On Tanks, Venting, and Other Safety Matters
Tanks are the heart of an SWD facility and they come in many flavors. The vast majority -if not all SWDs- have unheated, fixed self-supported cone or flat roof welded designs, which you have to admit, is a spectacular term for vertical steel cylinders with a permanently attached roof.
In the universe of tank designs (Figure below), it isn't the safest alternative for emission control, but they are quite cost effective.
Smaller water-holding tanks are usually built to API Spec 12F, "Specification for Shop-welded Tanks for Storage of Production Liquids". Very large water-holding tanks are built to API Spec 12B, "Specification for Bolted Tanks for Storage of Production Liquids". On the other end, oil-holding tanks should be built to API Std 650, "Standard for Welded Tanks for Oil Storage".
It's very rare, very rare, to find an SWD facility where tanks have built-in fire-suppression systems. There must be one out there, but as the song goes, I just haven't found what I'm looking for.
On each tank, the space between the liquid surface and the underside of the roof is filled with vapor, which is usually flammable because the oil-water-gas separation is never 100% efficient. This vapor expands/contracts with liquid movement, weather changes, temperature changes, and many multiple circumstances resulting from equipment failures and operating errors.
On SWD, there isn't enough gas to make a case for recovery. As the vast majority of the facilities aren't equipped with environmental controls to capture fugitive emissions, the vapor is vented to the atmosphere. But even venting needs to be engineered even if there's no regulation mandating the adoption a relevant standard such as API Std 2000, "Standard for Venting Atmospheric and Low Pressure Storage Tanks".
Ideally, each tank should be fitted with a Pressure/Vacuum PV valve to manage normal operational activity and atmospheric changes. But this isn't always the case: Many tanks just have open vents and don't even have flame arrestors.
Some SWD sites have common discharge headers, piped away from the tank battery. Of course, devil's on the details; they should be protected against mechanical damage, fitted with ran caps or drains, avoid liquid traps, and maybe use flame arrestors.
A word on flame arresters per API Std 2000:
Its use of this in an open vent line or on the inlet to the pressure/vacuum valve is an effective method to reduce the risk of flame transmission.
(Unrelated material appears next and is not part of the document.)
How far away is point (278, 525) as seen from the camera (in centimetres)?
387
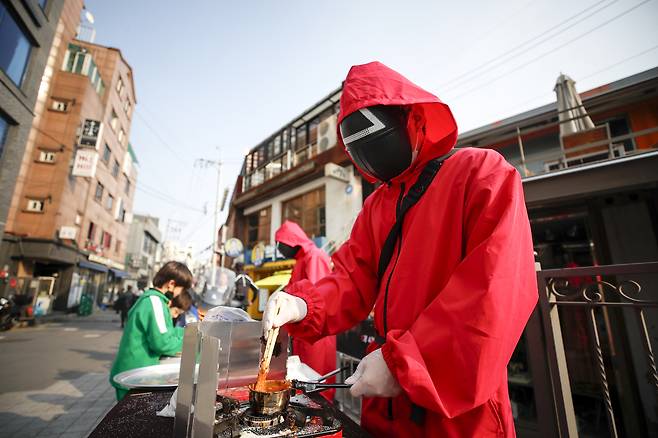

But it introduces the risk of tank damage from overpressure or vacuum due to plugging if the arrester is not maintained properly. Either way, it increases the pressure drop of the venting system. There's a belief that PV valves have a potentially inherent flame-arresting capability, though recent testing disproves this hypothesis for the tested conditions.
Tanks should also be designed for emergency venting. This can be achieved by installing specialized devices or by having a weaker roof-to-shell attachment (a.k.a frangible roof seam). In the event of facility fire or other abnormal conditions, tanks without these risk controls can be ejected like rockets, rupturing or separating at the shell-to-bottom seam.
I have on purpose not discussed the issues associated with material selection for tanks. We'll get there on another post.